Des paroles valorisantes mais si peu de reconnaissance...

Le SE-Unsa dénonce le manque de considération dont fait preuve le ministre envers les enseignantes et enseignants de CP, qui doivent consacrer un temps conséquent à la saisie des réponses de leurs élèves. Le ministre Geffray a pourtant adressé une belle lettre aux enseignants en début d’année, vantant leur mérite et leur implication dans l’éducation de la jeunesse de France : Témoin éternel du monde qui s’en va, le professeur est en même temps le précepteur du monde qui naît.
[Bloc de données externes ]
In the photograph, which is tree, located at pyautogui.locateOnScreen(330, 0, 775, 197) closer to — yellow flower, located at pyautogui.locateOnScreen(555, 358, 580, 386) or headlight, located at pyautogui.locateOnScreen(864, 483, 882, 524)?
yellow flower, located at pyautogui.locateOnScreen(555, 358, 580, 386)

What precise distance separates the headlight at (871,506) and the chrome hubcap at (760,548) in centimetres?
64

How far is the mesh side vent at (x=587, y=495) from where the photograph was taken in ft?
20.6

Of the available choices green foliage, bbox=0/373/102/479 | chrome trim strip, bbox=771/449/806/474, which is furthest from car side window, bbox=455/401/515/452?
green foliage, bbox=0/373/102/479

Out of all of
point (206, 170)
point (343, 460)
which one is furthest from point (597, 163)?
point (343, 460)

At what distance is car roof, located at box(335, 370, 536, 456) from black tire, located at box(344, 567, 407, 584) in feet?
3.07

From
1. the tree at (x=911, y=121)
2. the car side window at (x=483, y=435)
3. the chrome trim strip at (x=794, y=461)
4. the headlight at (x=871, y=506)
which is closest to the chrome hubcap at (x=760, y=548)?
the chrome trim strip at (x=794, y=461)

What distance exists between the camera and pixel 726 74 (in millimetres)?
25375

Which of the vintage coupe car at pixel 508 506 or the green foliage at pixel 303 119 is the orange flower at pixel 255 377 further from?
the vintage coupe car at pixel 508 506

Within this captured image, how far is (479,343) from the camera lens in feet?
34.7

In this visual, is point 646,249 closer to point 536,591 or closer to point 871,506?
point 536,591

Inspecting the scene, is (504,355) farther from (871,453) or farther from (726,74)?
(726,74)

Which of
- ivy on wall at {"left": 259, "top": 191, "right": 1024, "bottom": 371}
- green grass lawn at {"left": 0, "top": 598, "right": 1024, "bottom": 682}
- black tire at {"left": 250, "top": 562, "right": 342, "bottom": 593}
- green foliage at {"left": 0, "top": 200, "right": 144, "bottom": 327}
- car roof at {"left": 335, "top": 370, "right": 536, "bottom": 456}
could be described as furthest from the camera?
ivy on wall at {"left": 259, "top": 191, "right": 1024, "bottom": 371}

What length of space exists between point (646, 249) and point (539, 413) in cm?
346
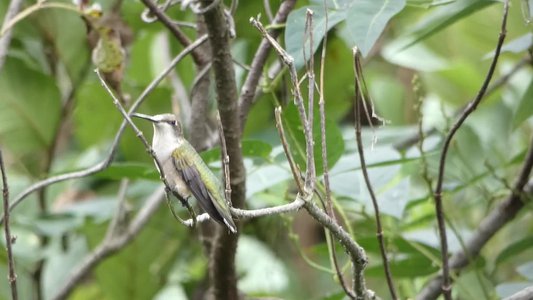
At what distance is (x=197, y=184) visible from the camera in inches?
57.3

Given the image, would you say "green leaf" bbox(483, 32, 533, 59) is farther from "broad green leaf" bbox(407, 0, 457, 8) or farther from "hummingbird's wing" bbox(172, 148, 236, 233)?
"hummingbird's wing" bbox(172, 148, 236, 233)

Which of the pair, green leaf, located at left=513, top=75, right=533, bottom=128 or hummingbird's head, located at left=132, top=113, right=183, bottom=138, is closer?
hummingbird's head, located at left=132, top=113, right=183, bottom=138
Des conditions de travail qui continuent de se dégrader

Mais le ministre oublie l’épuisement professionnel, la dégradation des conditions de travail, ainsi que la gestion de classes de plus en plus hétérogènes, sans formation suffisante pour y faire face. S’il considère que le professeur, c’est celui qui espère pour celui qui n’espère pas encore, la désillusion face à l’écart entre les paroles et les actes ne cesse de grandir. Ce ne sont pas ses cris du cœur – Nous avons besoin de vous, sentinelles de la raison. – qui rassureront une profession qui se sent de plus en plus déclassée, alors même que la majorité continue d’aimer son métier.

Le SE-Unsa attend des actes, pas seulement des mots

Pour conclure, d’une façon moins lyrique que le ministre – Vous êtes notre fierté, parce qu’aucun de nous ne se construit sans vous. Vous êtes notre espoir, parce que notre avenir commun se joue, chaque jour, dans vos classes. – le SE-Unsa s’inquiète d’un ministère à deux visages : un ministère qui applaudit ses professeurs le lundi et les méprise les autres jours de la semaine. Nous attendons plus que des mots.